Sunday, May 18, 2003

Maryland College Awards Nation's Largest Undergraduate Literary Prize At 221st Commencement Ceremony

Senior from Lancaster, PA Wins $61,133

Chestertown, MD, May 18, 2003 — Most college seniors will look back on their graduation ceremony as a day of pomp and circumstance culminating in a handshake and a diploma. For Laura Maylene Walter, a 22-year-old English major at Washington College in Chestertown, MD, the ceremony brought another reward: a check for $61,133. Walter's portfolio of fiction and poetry earned her the largest undergraduate literary award in the country—the Sophie Kerr Prize.
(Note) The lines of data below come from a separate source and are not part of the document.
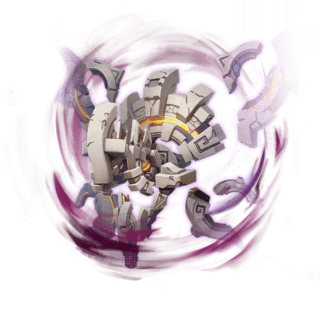 Secret Source Automaton: Overseer Device - Obliterator Panoply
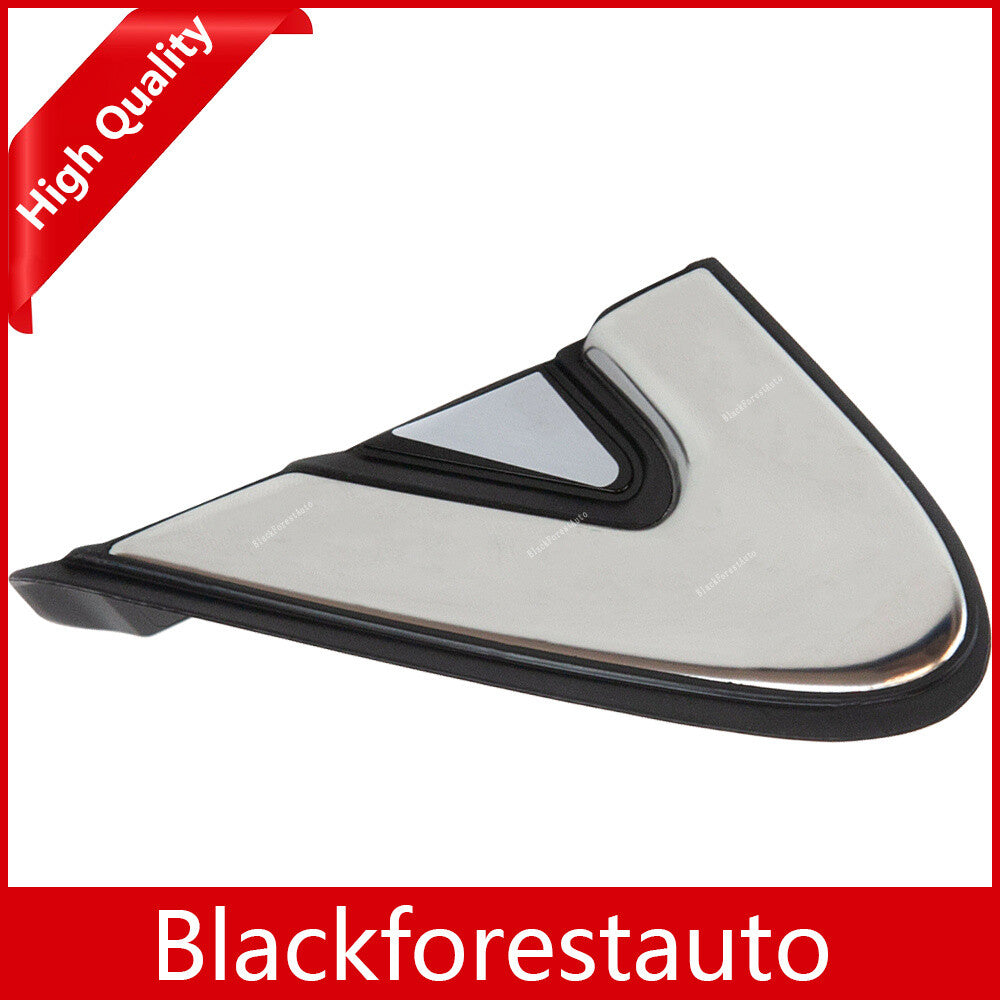 86190210S1100 For 19-20 for Hyundai Santa FE Black Front Left Fender Trim Molding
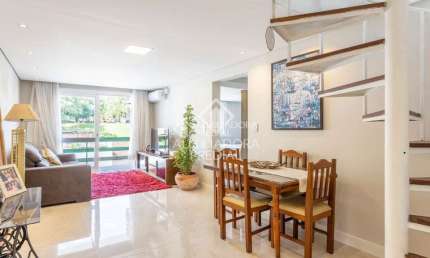 Cobertura com 3 quartos à venda na Rua Luiz Cosme, 205, Passo da Areia, Porto Alegre, 167 m2 por R$ 890.000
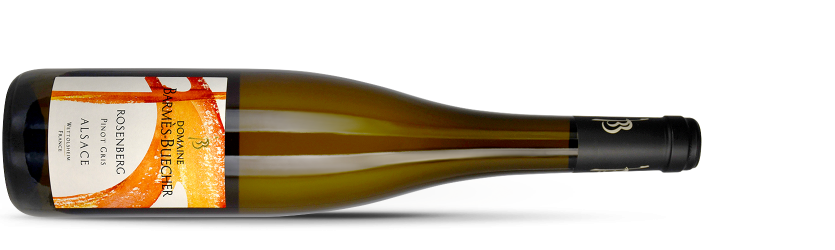 Domaine BARMÈS-BUECHER, pinot gris ROSENBERG 2022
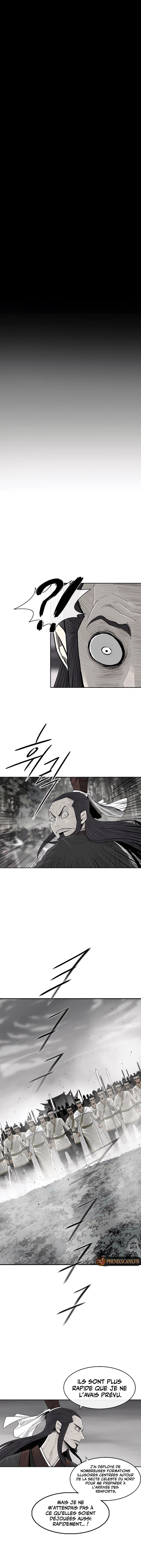 Legend of the Northern Blade Chapitre 194 - Page 11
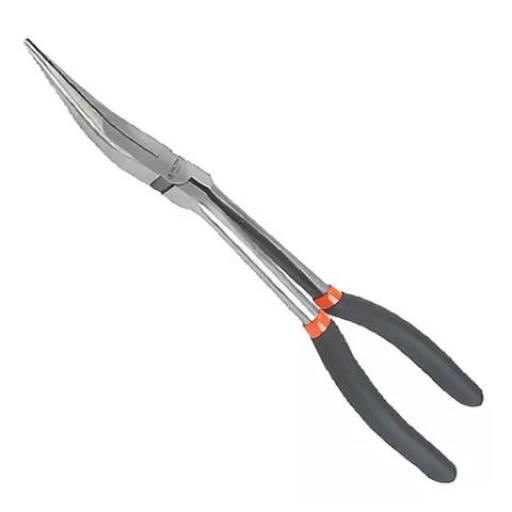 TACTIX ALICATE 1/2 CAÑA CURVA 280MM. 20GR. CRV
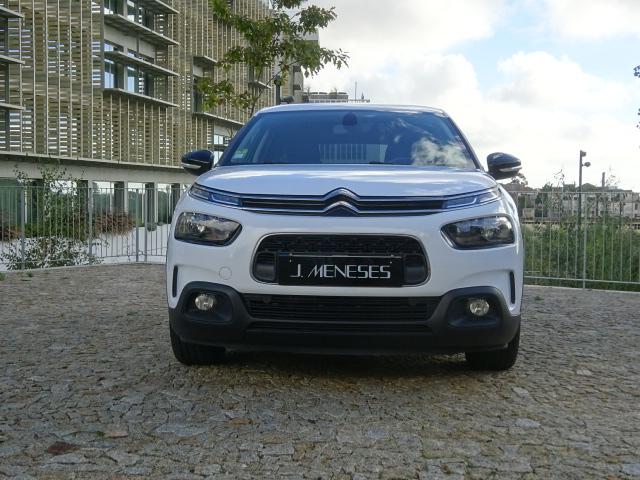 CITROEN C4 CACTUS 1.5 BLUE HDI FEEL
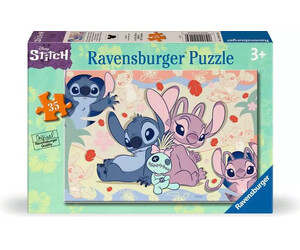 Ravensburger casse-tête Casse-tête 35 Disney Stitch 4005555041139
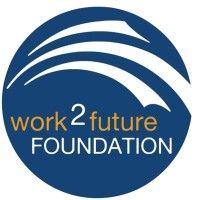 work2future foundation logo image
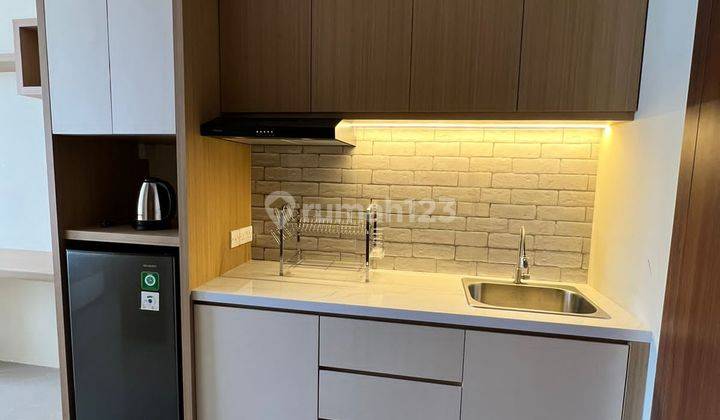 Disewakan Apartment Baru Full Furnished Lokasi Nagoya Studio 5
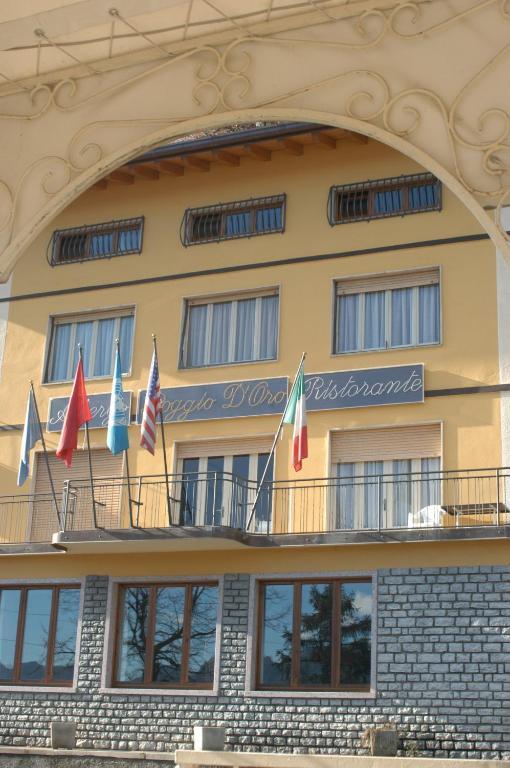 Hotel Poggio D'Oro Riva di Solto Ngoại thất bức ảnh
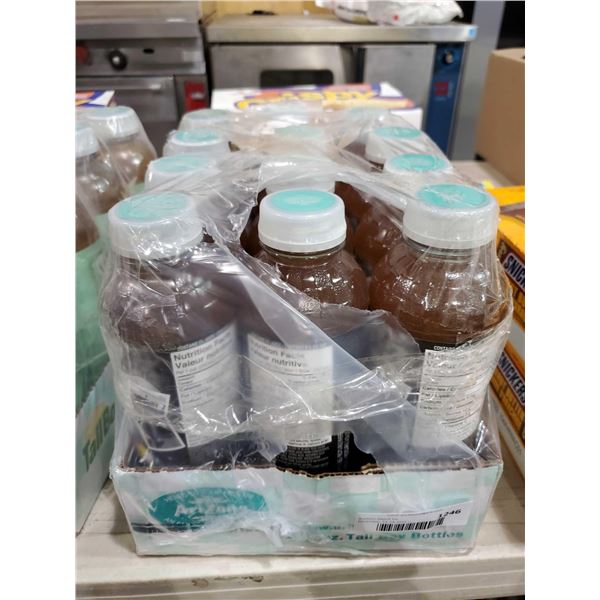 Arizona Arnold Palmer  Lemonade/Iced Tea 12x20oz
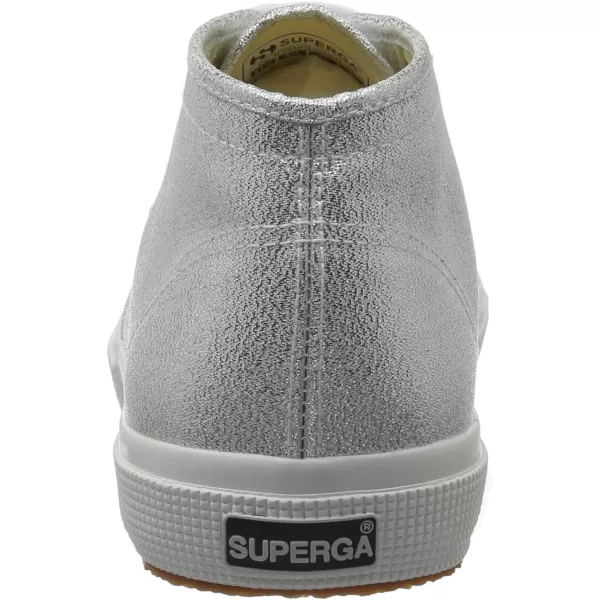 Superga Womens 2402 COTW SneakerSilver Silver S900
The awarding of the Sophie Kerr Prize, given annually to the graduating senior who demonstrates the greatest “ability and promise for future fulfillment in the field of literary endeavor,” has in recent decades been a highlight of the commencement ceremony at the 221-year-old liberal arts college. The Prize, worth $61,133 this year, is among the largest literary awards in the world. Washington College has awarded nearly one million dollars in prize money since it was first given in 1968, most often to writers of poetry and fiction. Scholarly and journalistic works, though less often selected, are given equal consideration. Walter's winning submission—a novel in progress and eight poems—was one of twenty-seven portfolios submitted for this year's prize.
“This was a difficult choice,” said Professor Bennett Lamond, who presided over the Sophie Kerr Prize Committee's deliberations. “There were some very strong writers among the pool.”
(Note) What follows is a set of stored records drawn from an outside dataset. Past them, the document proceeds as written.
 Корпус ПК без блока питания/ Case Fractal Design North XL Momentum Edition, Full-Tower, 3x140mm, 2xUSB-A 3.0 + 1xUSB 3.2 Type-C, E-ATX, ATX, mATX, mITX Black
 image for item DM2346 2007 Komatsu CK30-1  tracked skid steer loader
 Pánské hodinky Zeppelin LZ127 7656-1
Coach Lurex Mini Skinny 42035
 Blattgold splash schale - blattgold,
Professor Robert Mooney, Director of the College's creative writing program and O'Neill Literary House, cited Walter's “elegantly supple prose and the musical charm of her poetry” as decisive factors in the committee's selection of her portfolio. “Laura draws from her life without allowing the work to become enmeshed in the private unformed emotion or the trite; quite the contrary, her work investigates, through a brilliant use of language, those human moments that we all share and hold and are called upon to answer,” Mooney said.
In the introduction to her winning portfolio, Walter says her novel began as a response to the grief of her mother's illness and subsequent death two years ago. “After her death, I decided to transform these experiences into a work of fiction,” she wrote. “I investigated the ways we enter and leave this world, the power of memory, and how the past affects the present.”
The daughter of William J. Walter, Jr. of Florida, and the late June Walter of Lancaster, PA, Walter graduated summa cum laude with departmental honors in English. During her years as a student at Washington College, Walters was a writer for the student newspaper, the editor of a literary Broadsides series and a contributor to the Washington College Review, a liberal arts journal. She hopes to continue work on her novel while pursuing a career in publishing.
The Sophie Kerr Prize is the namesake of an Eastern Shore woman who made her fortune in New York, writing women's fiction during the 1930s and 1940s. In accordance with the terms of her will, one-half of the annual income from her bequest to the College is awarded each year to the graduating senior demonstrating the best potential for literary achievement. The other half funds scholarships, supports student publications and the purchase of books, and brings an array of visiting writers, editors and publishers to campus to read, visit classes and discuss student work. Her gift has provided the nucleus for an abundance of literary activity on the bucolic Eastern Shore campus.